Operations 19 min read

How a Missed Domain Renewal Crashed Our Site for 2 Hours – Full DNS Outage Postmortem

At 3:07 AM on August 15 2025 a critical alert indicated the entire site was inaccessible, leading to a 2‑hour, 500 k‑user outage caused by an expired domain that entered serverHold status, and this postmortem details the detection, root‑cause analysis, emergency recovery steps, and long‑term remediation measures.

Ops Community
Ops Community
Ops Community
How a Missed Domain Renewal Crashed Our Site for 2 Hours – Full DNS Outage Postmortem

Overview

On August 15, 2025 at 03:07 the on‑call engineer was woken by an urgent call: the whole site was down and users could not access any service. Initial health checks showed all internal services healthy, but external probes were red, pointing to a DNS‑related problem.

Impact

Duration: 2 hours 17 minutes

Scope: All external services unavailable

Users affected: ~500 000

Direct loss: ~800 000 (estimated from GMV)
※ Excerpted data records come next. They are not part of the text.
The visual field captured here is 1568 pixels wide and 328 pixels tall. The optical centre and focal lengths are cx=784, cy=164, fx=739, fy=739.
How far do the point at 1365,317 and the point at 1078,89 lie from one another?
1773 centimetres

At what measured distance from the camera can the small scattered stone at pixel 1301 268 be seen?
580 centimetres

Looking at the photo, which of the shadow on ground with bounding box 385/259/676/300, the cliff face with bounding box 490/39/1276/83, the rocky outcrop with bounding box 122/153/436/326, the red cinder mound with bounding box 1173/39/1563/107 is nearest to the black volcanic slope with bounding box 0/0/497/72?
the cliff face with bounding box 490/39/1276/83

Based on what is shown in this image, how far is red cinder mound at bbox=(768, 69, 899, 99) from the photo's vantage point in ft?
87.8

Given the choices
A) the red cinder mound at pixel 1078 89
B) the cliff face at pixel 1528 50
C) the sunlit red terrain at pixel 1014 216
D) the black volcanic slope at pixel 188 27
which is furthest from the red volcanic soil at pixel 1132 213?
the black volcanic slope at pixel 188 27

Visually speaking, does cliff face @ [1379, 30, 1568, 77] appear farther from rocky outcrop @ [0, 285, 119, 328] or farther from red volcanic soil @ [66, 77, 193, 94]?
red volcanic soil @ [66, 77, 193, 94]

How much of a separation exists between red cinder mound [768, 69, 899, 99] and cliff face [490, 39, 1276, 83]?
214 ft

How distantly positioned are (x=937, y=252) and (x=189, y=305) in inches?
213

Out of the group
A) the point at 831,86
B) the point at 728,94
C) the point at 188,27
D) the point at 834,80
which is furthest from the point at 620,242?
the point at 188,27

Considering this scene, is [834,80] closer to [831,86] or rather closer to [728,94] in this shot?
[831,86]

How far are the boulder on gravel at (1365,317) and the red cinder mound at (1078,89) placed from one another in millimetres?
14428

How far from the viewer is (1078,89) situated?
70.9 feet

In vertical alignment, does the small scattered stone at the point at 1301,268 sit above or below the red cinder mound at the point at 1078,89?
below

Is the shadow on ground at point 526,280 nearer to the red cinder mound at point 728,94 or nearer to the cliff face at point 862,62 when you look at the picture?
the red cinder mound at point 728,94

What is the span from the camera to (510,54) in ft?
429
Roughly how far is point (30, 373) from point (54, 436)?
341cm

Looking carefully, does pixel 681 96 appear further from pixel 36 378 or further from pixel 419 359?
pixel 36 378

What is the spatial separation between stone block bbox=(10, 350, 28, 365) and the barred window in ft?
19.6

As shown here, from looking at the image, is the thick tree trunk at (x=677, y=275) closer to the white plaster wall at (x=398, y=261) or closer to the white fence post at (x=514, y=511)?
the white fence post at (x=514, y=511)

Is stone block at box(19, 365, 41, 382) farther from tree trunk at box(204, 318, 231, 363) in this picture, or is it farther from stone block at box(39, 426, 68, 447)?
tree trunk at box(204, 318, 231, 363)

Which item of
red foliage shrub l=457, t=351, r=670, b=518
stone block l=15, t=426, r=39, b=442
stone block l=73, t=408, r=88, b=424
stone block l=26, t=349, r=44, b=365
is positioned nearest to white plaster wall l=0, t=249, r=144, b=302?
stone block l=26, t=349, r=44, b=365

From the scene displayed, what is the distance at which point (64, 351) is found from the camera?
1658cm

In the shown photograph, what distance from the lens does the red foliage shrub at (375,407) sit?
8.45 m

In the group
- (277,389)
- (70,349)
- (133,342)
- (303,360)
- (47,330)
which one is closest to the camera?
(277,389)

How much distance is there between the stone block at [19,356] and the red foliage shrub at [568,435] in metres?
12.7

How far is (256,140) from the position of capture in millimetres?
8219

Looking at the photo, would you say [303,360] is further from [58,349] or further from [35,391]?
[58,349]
Indirect loss: Brand reputation, user complaints

Timeline

03:07 - Alert received, abnormality discovered
03:12 - Started investigation, services appear normal
03:18 - DNS resolution issue identified
03:25 - Attempted DNS provider switch
03:35 - Discovered domain had expired
03:40 - Contacted registrar for emergency renewal
04:15 - Domain renewal succeeded
04:50 - DNS records restored
05:24 - All services back to normal
05:30 - Incident closed, post‑mortem written

Detection and Initial Investigation

Alert Trigger

[CRITICAL] HTTP probe failed - https://www.example.com - Connection timeout
[CRITICAL] HTTP probe failed - https://api.example.com - Connection timeout
[CRITICAL] HTTP probe failed - https://m.example.com - Connection timeout
[WARNING] External availability dropped to 0%

All pods in the gateway and production namespaces were checked with kubectl get pods and showed no issues.

Network Layer Check

curl -v https://www.example.com
# * Could not resolve host: www.example.com

nslookup www.example.com 8.8.8.8
# server can't find www.example.com: SERVFAIL

nslookup www.example.com 1.1.1.1
# server can't find www.example.com: SERVFAIL

Both public DNS resolvers failed, confirming the problem was with the domain itself.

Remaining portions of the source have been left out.